Given task: Copy out the Gauteng gardening guide, beginning at "A cropped image" and stopping after "back into gardening.", and substitute "Hedge trimming" for "Lawn care".

Provided text:

Gauteng guides

A cropped image of a tree with green and yellow leaves against a vibrant blue sky.


Now that spring is upon us, it’s time to coax your garden back to life with colour and variety. Lawn care is also top of the agenda. Follow our spring-ready gardening guide to find out how to get straight back into gardening.


South Africans celebrate Arbour Week in the first month of September – a perfect opportunity to come together as a community and help green our neighbourhoods. Every year we run a ‘buy one, get one free tree’ promotion throughout the week.



  • Plant an indigenous tree for Arbour Week, or sponsor a tree to be planted by an organisation such as Greenpop or Food & Trees for Africa. Our favourites include the yellowwood, leopard tree, liquid amber, tree wisteria, fever and riverbush willow trees.
  • If you want to plant a tree that gifts you with fruit and food every year, now is a good time to plant apricot, fig, nectarine, plum, olive, peach, lemon, mango, curry leaf and moringa.
  • Plant eggplant, tomatoes, basil, beans, carrots, radishes, pepper, lettuce, spinach, cabbage, beetroot and chillies now for a summer harvest.
  • Asparagus crowns can be planted this month.
  • Plant summer-flowering bulbs and rhizomes such as cannas, dahlias, gladiolus, golden arum, nerines, spider lilies, tigridia, liatris and watsonias.
  • Plant some of spring’s glorious colourful flowers and bring the garden to life. This month is a good time for petunia, impatiens, begonia, gazania, dianthus, delphiniums, alyssum, salvia varieties and marigolds.

Stored data:
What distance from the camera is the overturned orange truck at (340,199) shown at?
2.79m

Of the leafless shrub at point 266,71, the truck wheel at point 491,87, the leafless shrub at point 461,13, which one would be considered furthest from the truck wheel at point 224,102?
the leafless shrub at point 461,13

Expected answer:
A cropped image of a tree with green and yellow leaves against a vibrant blue sky.


Now that spring is upon us, it’s time to coax your garden back to life with colour and variety. Hedge trimming is also top of the agenda. Follow our spring-ready gardening guide to find out how to get straight back into gardening.